TASK REQUIREMENTS => Word for word, and without a single picture, repeat the entries.

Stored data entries
□ □ □ □ □ □ □

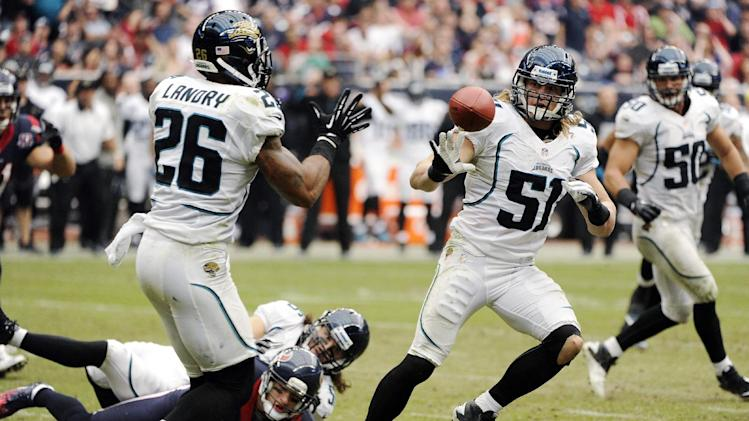 Jacksonville Jaguars' Paul Posluszny (51) tosses the ball to Dawan Landry (26) after intercepting a pass from the Houston Texans during the fourth quarter of an NFL football game, Sunday, Nov. 18, 2012, in Houston. (AP Photo/Dave Einsel)
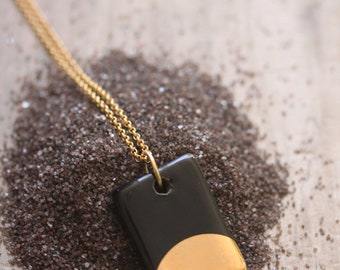 Gold Luster Pendant Necklace in Black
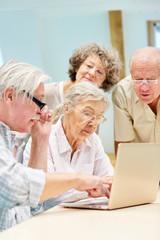 Senioren Gruppe arbeitet konzentriert mit Laptop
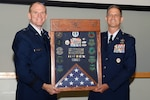 Air Force Brig. Gen. Martin Chapin, DLA Energy commander, presents a shadow box to Col. Glenn Chadwick, DLA Troop Support Industrial Hardware director, at Chadwick's retirement ceremony June 22. Chadwick served more than 27 years in the Air Force.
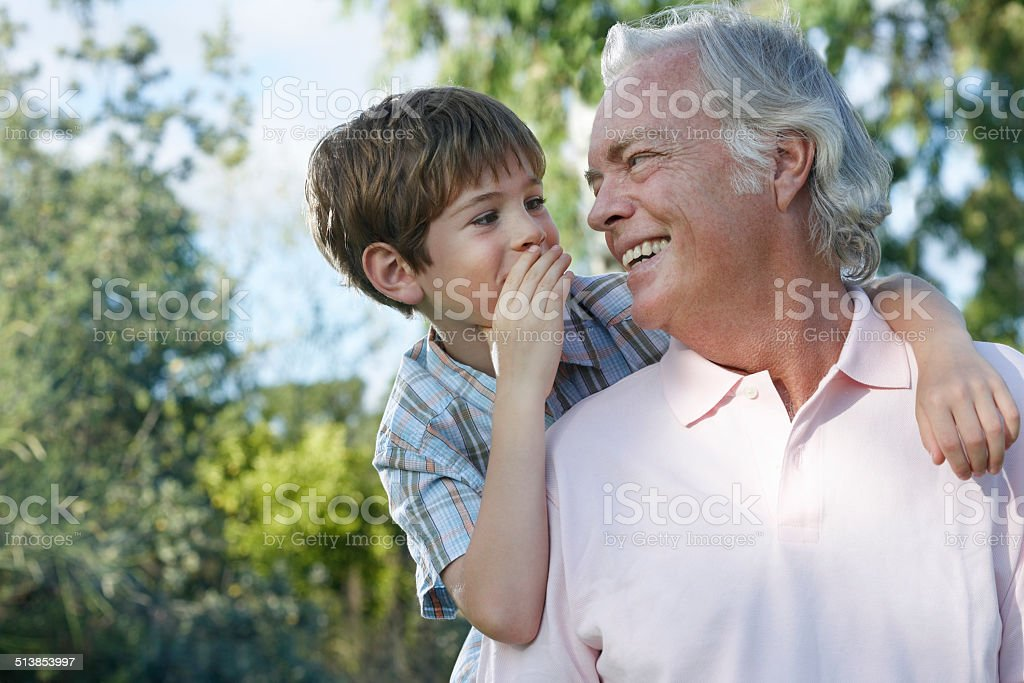Boy Whispering In Grandfather's Ear stock photo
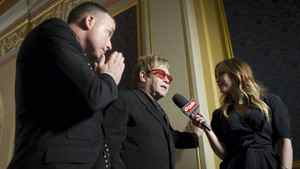 Sir Elton John, centre, and husband David Furnish are interviewed by a TV presenter as they arrive at the opening night of 'Billy Elliot the Musical' in Toronto on March 1, 2011.
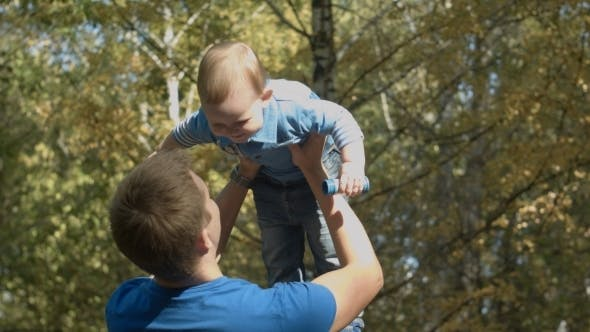 Thumbnail for Dad Tosses Son Into The Air In An Autumn Park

□ □ □ □ □ □ □

ANSWER =>
 Jacksonville Jaguars' Paul Posluszny (51) tosses the ball to Dawan Landry (26) after intercepting a pass from the Houston Texans during the fourth quarter of an NFL football game, Sunday, Nov. 18, 2012, in Houston. (AP Photo/Dave Einsel)
 Gold Luster Pendant Necklace in Black
 Senioren Gruppe arbeitet konzentriert mit Laptop
 Air Force Brig. Gen. Martin Chapin, DLA Energy commander, presents a shadow box to Col. Glenn Chadwick, DLA Troop Support Industrial Hardware director, at Chadwick's retirement ceremony June 22. Chadwick served more than 27 years in the Air Force.
Boy Whispering In Grandfather's Ear stock photo
 Sir Elton John, centre, and husband David Furnish are interviewed by a TV presenter as they arrive at the opening night of 'Billy Elliot the Musical' in Toronto on March 1, 2011.
 Thumbnail for Dad Tosses Son Into The Air In An Autumn Park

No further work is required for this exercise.